Extract to read:
.....
And certainly, if I had a giant FPGA (say one with a billion gates) I
would know right away what kinds of interesting new things I could do
with it (like implement a new CPU architecture, or a big
content-addressible memory, or something like DJ Bernstein's factoring
circuits) but it's harder for me to see what to do with a GA1024. If
ideas for it are so easy to come up with, perhaps you could post a few.
Most applications I've thought of for a GA processor can either be done
in 10-20 nodes, or else can't be done competitively with other
approaches at all. But I'm not a hardware guy so I agree with you that
maybe my vision is limited in this area.

Elizabeth D. Rather

unread,
Feb 21, 2012, 12:15:36 AM2/21/12
to
Greg Bailey, who's the head of that team, did a really great job coding
MD5 on an 8051 for me some years ago. I think if anybody can make that
hum satisfactorily it would be Greg.

Paul Rubin

unread,
Feb 21, 2012, 5:28:29 AM2/21/12
to
"Elizabeth D. Rather" <era...@forth.com> writes:
> Greg Bailey, who's the head of that team, did a really great job
> coding MD5 on an 8051 for me some years ago. I think if anybody can
> make that hum satisfactorily it would be Greg.

Yeah, the problem is that the GA144 just isn't a good match for that
algorithm, which relies heavily on 32-bit arithmetic and table lookups
in a 64*32 table, neither of which maps well onto the GA. I think it
might be possible to code the RC4 stream cipher in 3 nodes sort of
reasonably, though I got bogged down on optimizations when I tried to
code it. I may try again sometime. Shift register ciphers like E0
(used in Bluetooth) might be easier to code, but they generally have
poor security records (RC4 also has known imperfections).

Andrew Haley

unread,
Feb 21, 2012, 6:20:03 AM2/21/12
to
Paul Rubin <no.e...@nospam.invalid> wrote:

> I think it might be possible to code the RC4 stream cipher in 3
> nodes sort of reasonably, though I got bogged down on optimizations
> when I tried to code it. I may try again sometime. Shift register
> ciphers like E0 (used in Bluetooth) might be easier to code, but
> they generally have poor security records ...

Generally, maybe, but some have fabulous security records. The
shrinking generator springs immediately to my mind: no-one in the
public domain has even got close to breaking it.

Andrew.
.....
Dataset content:
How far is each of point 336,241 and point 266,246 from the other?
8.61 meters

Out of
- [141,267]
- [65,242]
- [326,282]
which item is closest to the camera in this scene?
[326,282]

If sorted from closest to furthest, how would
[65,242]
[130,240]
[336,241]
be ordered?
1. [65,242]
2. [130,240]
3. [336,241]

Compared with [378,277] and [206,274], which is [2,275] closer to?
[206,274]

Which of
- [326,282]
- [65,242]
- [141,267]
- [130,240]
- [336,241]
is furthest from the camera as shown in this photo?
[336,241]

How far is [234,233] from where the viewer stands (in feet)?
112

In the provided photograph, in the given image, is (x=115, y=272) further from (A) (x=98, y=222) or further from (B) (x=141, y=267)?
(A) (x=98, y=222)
.....
Continue the forum discussion about coding ciphers on the GA144, picking up after its final post.

Answer for this exercise:
Paul Rubin

unread,
Feb 22, 2012, 5:31:16 AM2/22/12
to
Andrew Haley <andr...@littlepinkcloud.invalid> writes:
> Generally, maybe, but some have fabulous security records. The
> shrinking generator springs immediately to my mind: no-one in the
> public domain has even got close to breaking it.

That is pretty interesting. I did find some papers by Golic and others
about distinguishing attacks, but RC4 has those too, and it's cool that
something so simple works so well. OTOH, it probably hasn't had nearly
as much security analysis as RC4 or AES or whatever. And a GA
implementation involving clocking single bits around would be awfully
slow, like 100's of cycles per keystream bit. Maybe it's feasible to
split a "bit slice" implementation across several nodes. That would a
lot easier if the nodes had more memory, even 128 words instead of 64.

Andrew Haley

unread,
Feb 22, 2012, 6:03:01 AM2/22/12
to
Paul Rubin <no.e...@nospam.invalid> wrote:
> Andrew Haley <andr...@littlepinkcloud.invalid> writes:
>> Generally, maybe, but some have fabulous security records. The
>> shrinking generator springs immediately to my mind: no-one in the
>> public domain has even got close to breaking it.
>
> That is pretty interesting. I did find some papers by Golic and
> others about distinguishing attacks, but RC4 has those too, and it's
> cool that something so simple works so well. OTOH, it probably
> hasn't had nearly as much security analysis as RC4 or AES or
> whatever.

It's had quite a lot: people are fascinated that something so simple
can be so hard to crack, and it's been around for quite a while.

> And a GA implementation involving clocking single bits around would
> be awfully slow, like 100's of cycles per keystream bit. Maybe it's
> feasible to split a "bit slice" implementation across several nodes.
> That would a lot easier if the nodes had more memory, even 128 words
> instead of 64.

Sure. The shrinking generator's strength is really in hardware
implementations, where its low gate count is a big advantage.

Andrew.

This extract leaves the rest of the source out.